Many commentators, including Stewart, are doubtful that the project will ever get built because of the legal challenges from the First Nations, whose lands claims were given further reinforcement in recent Canadian court decisions.

The second project, by Kinder Morgan, is an extension of an existing pipeline in British Columbia that would slice through both wealthy suburban communities in the province’s lower mainland and First Nations territory.

Then there is Energy East, which is currently at an earlier stage of regulatory approval than the other two pipeline projects. It would transmit Alberta tar sands crude oil from the west to eastern Canada, which currently imports foreign oil, and is supported to various degrees by all the three major federal political parties.

But its route through Quebec has also ignited opposition because of climate change concerns.

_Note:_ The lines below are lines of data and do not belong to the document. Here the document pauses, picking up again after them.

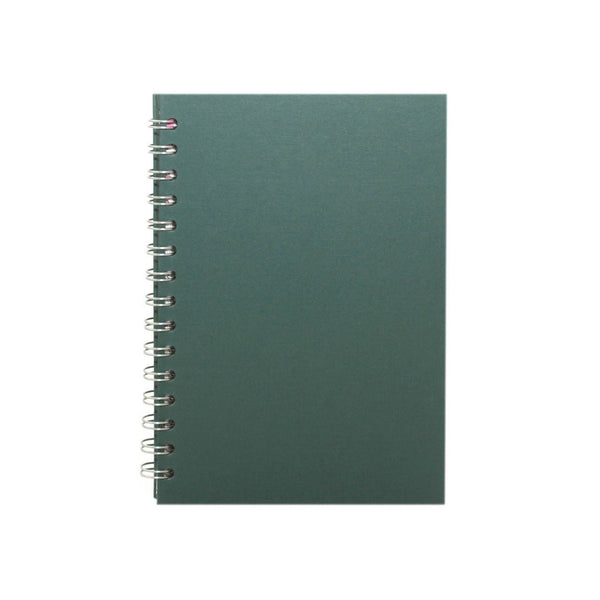 A5 Portrait, Eco Green Notebook by Pink Pig International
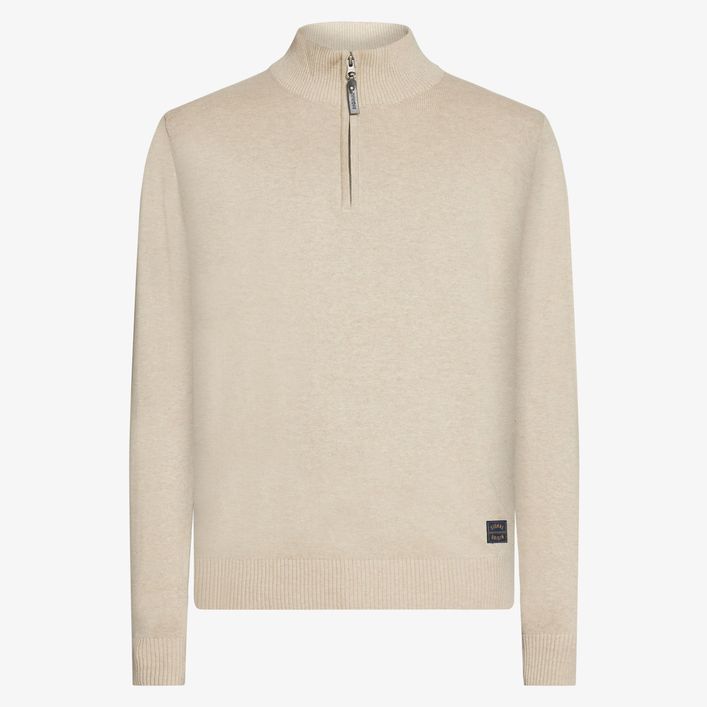 Klaussi Halfzip Strik fra Signal - Fantastisk Tilbud!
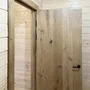 Межкомнатная дверь массив дуба Легно 1 дуб натуральный глухая
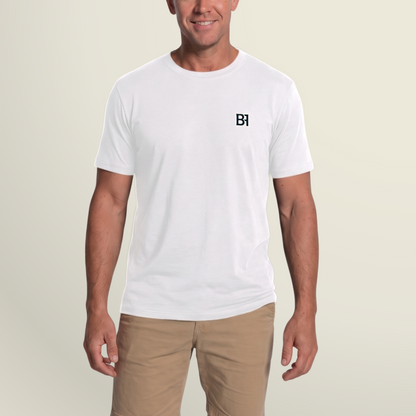 BIOFIT® T-Shirt – The All White 6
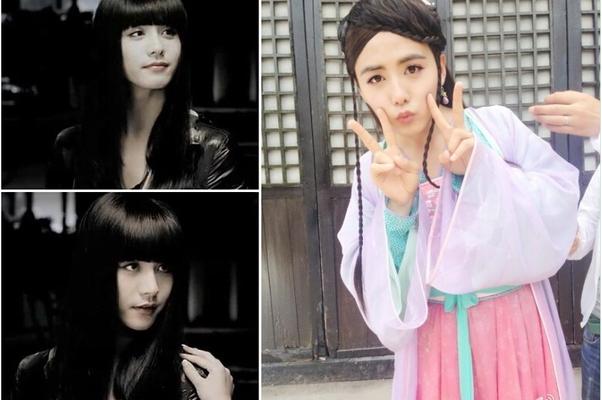 小灿反串:有哪些男星的女装照可以以假乱真？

This is a province that prides itself on being green due to its reliance almost exclusively on hydroelectric power, “resulting in very low greenhouse emissions per capita,” adds Stewart.

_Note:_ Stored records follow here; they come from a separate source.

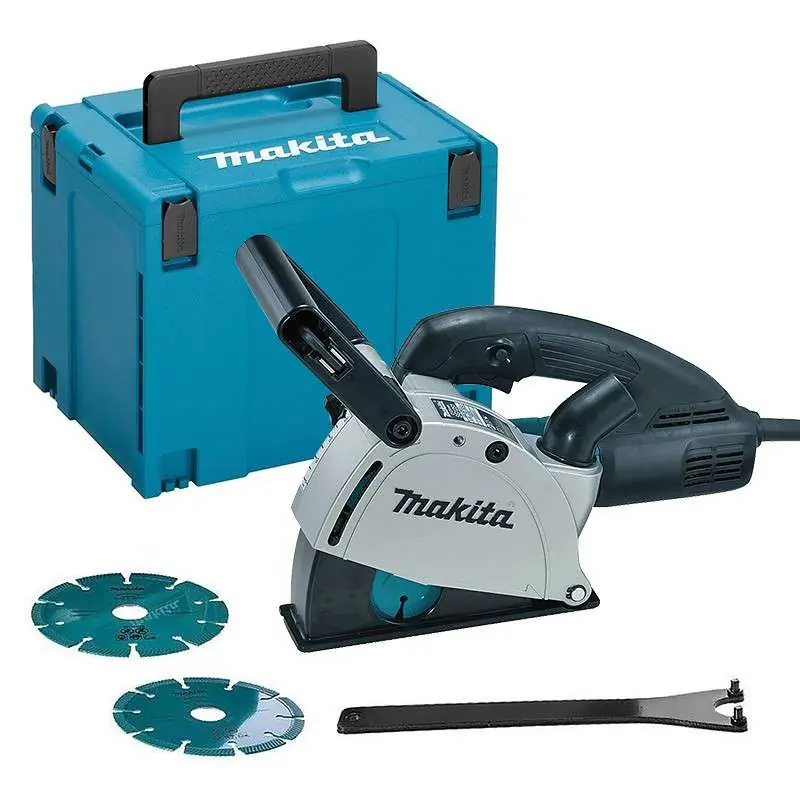 Rainureuse à Double Disque MAKITA SG1251J – 1400W – Ø125mm Produit De Marque
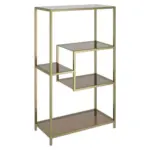 XXXLutz Lauterach - Ihr Möbelhaus bei Bregenz Regal 60/100/30 cm Goldfarben, Hellbraun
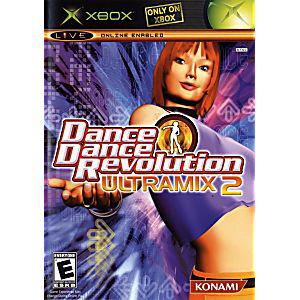 Dance Dance Revolution Ultramix 2 Microsoft Original Xbox Game from 2P Gaming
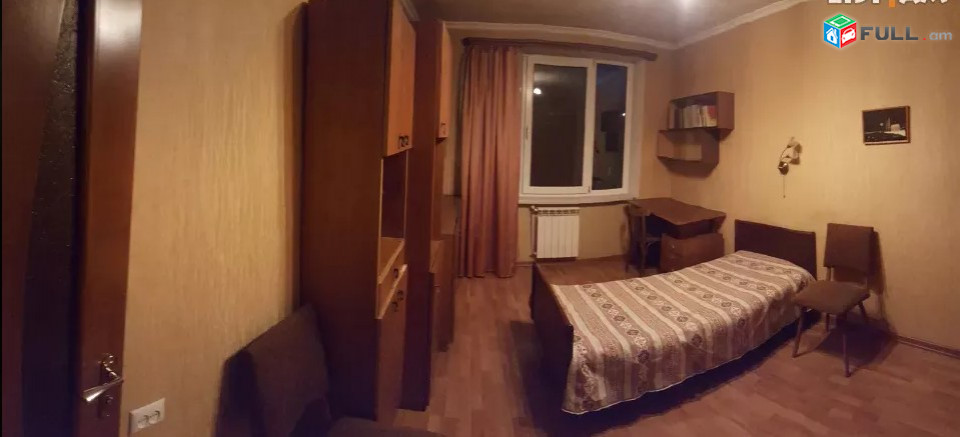 LA06712 Վարձով 3 սենյականոց բնակարան Բյուզանդի փողոց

“There is not a lot in [Energy East] for Quebec. It is all risk and low reward. You are taking the risk of spills into the St. Lawrence River and into the drinking water,” he notes.

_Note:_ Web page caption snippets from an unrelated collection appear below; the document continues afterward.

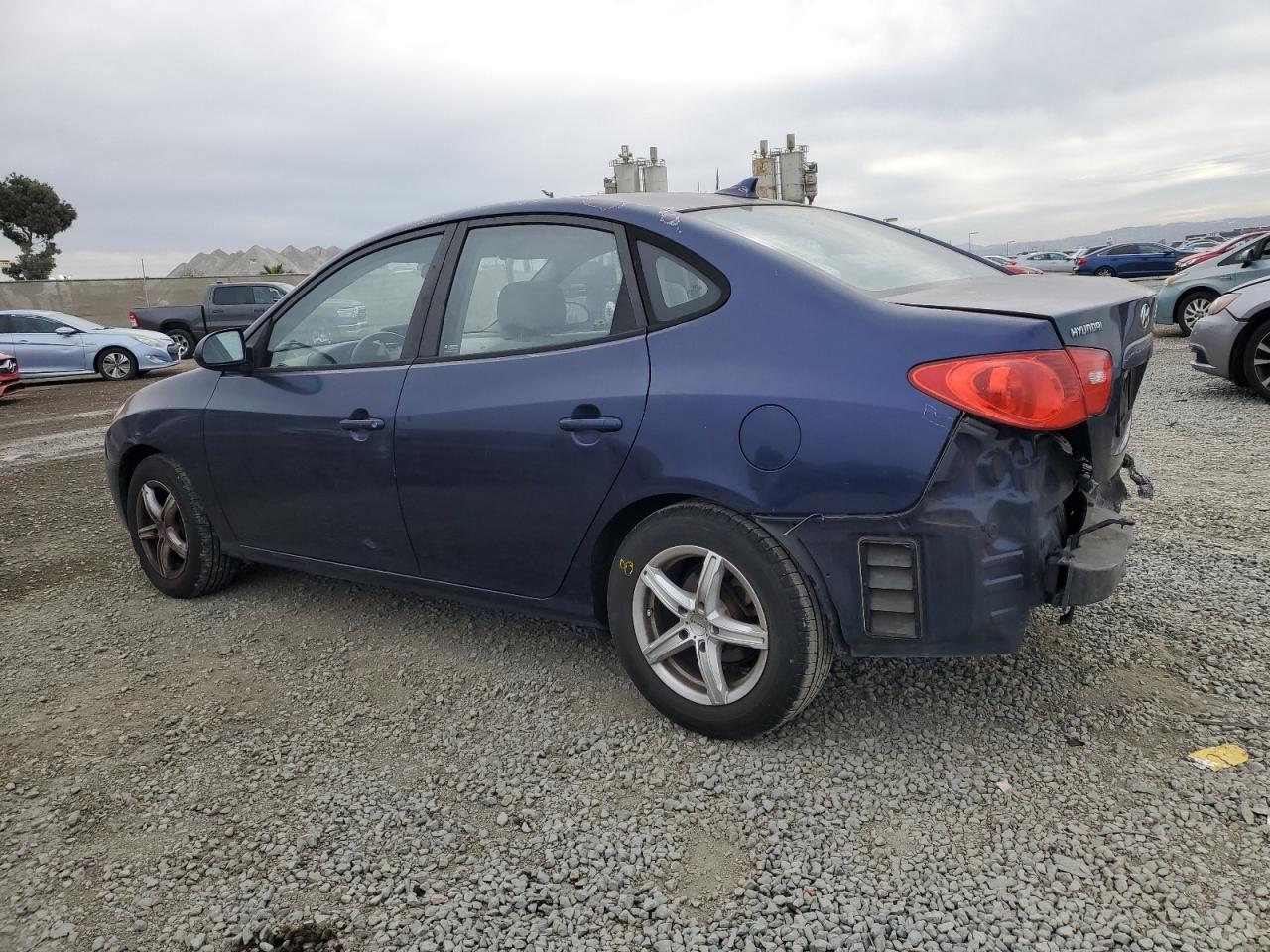 2009 Hyundai Elantra VIN KMHDU46D89U759875 Copart auction photo, rear end damage thumbnail 2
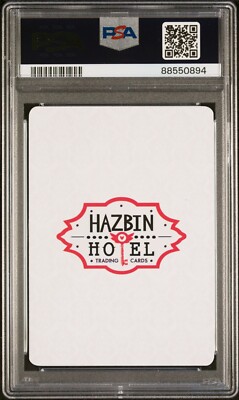 Hazbin Hotel Card - Vaggie Premium FOIL 45/50 - 1st Edition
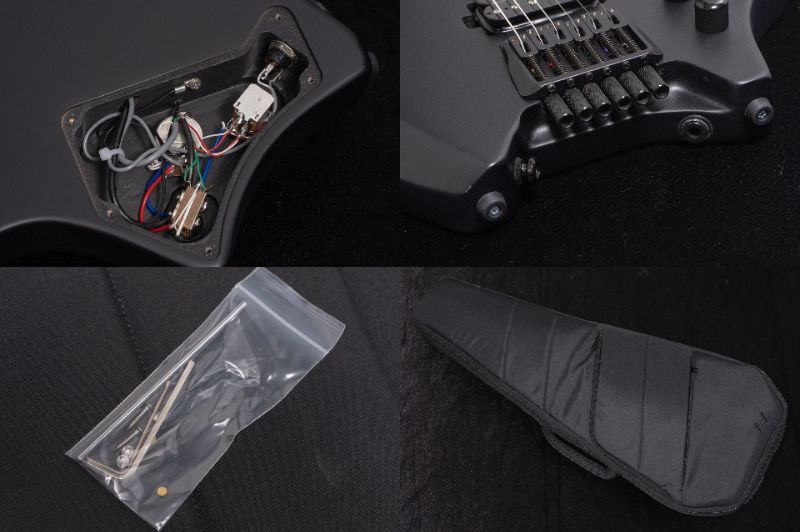 HEX Guitars N400 Black（新品/送料無料）【楽器検索デジマート】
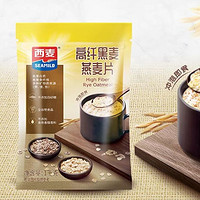 SEAMILD 西麦 EAMILD 西麦 高纤黑麦燕麦片1000g×1袋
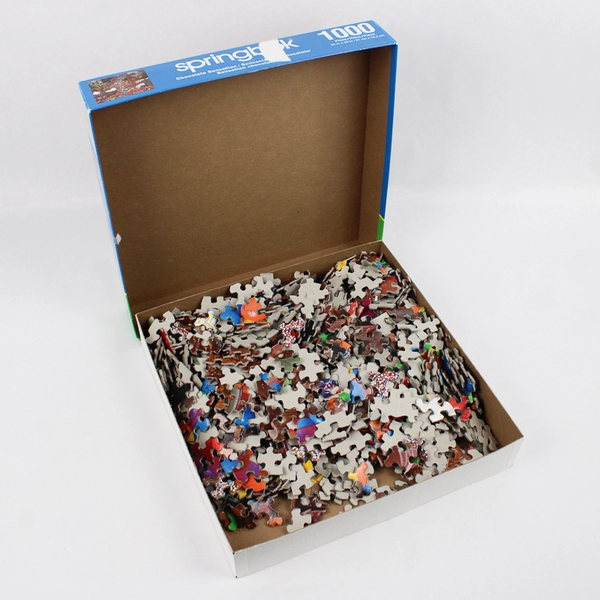 Springbok Chocolate Sensation 1000 Pc Jigsaw Puzzle 2013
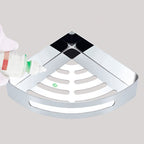Modern Bathroom Hardware Set Silver Bathroom Shelf Bathroom Hardware Set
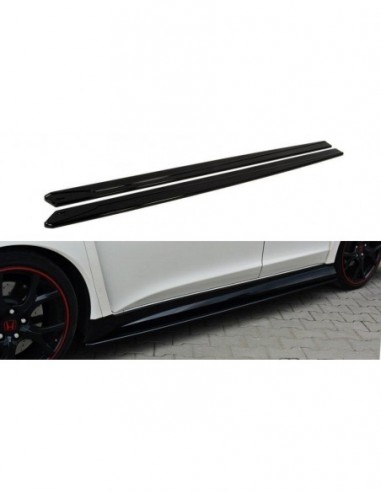 Faldones laterales Honda Civic Mk9 Type-R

Meanwhile, Jim Stanford, an economist with the UNIFOR union, warns of a boom-bust syndrome that is intrinsic to resource commodity investment. He says that tar sands oil is no exception to the trend.

Stanford points to the slide downward in the world price of oil from the 100-dollar a barrel level – the minimum required by energy producers to justify ploughing money into the expensive extraction process of applying chemicals, water and machinery to dig the bitumen out of the ground.

“Commodity prices go up and they always come down. And getting excited in a period of relatively high prices usually ends in tears [among the investors] when the prices come back down the other way,” Stanford says.

Another economist, the Vancouver-based Marc Lee, observes that the Harper government is keen to extract as much tar sands oil as possible over a short period of time before renewable energies like solar and wind, with fewer consequences for the warming of the planet, come on stream at more affordable pricing.

“The game changer in all of this is that the world’s governments are supposed to negotiate a new agreement to constrain fossil fuel emissions for 2015. [And] Canada may be forced kicking and screaming to stay within reasonable limits,” says Lee.

Looming over all of this is Canada’s historical dependence on the development and export of raw resource staples, starting with trade in fur and fish from the New World to Europe under French and British colonisation in the 1500 and 1600s, says Mel Watkins, a retired University of Toronto political economist and the author of various books and articles on what he and others call the “staples theory,” to explain this country’s evolution.

Other important resources for Canada have been lumber, minerals and petroleum. Watkins speaks favourably of the wheat boom which began in the 1890s and provided, he recounts, positive spinoffs for the Canadian prairies, including the spread of family farms, expansion of agricultural, railway construction and settling of new communities and towns.

But often, says Watkins, resource-dependent countries – including Canada, Australia and nations in Latin America – get “addicted” to resource exports to the point where other parts of their economies fail to receive the full benefits of the commodity. He calls it “the staple trap.”

Watkins explains how the energy companies in Canada rely on foreign-made machinery to extract the tar sands oil and that once dug up the crude is invariably refined outside Canada.

Furthermore, continues Watkins, the tar sands boom has helped to raise the value of the Canadian dollar and thus upped the price of domestically manufactured products in a competitive world market.

Finally, resource-dependent countries like Canada “are too deferential” when it comes to the multinational energy companies paying sufficient royalties and taxes back to the government, adds Watkins, “which [could] can then be used to seed diversified, greener, development.”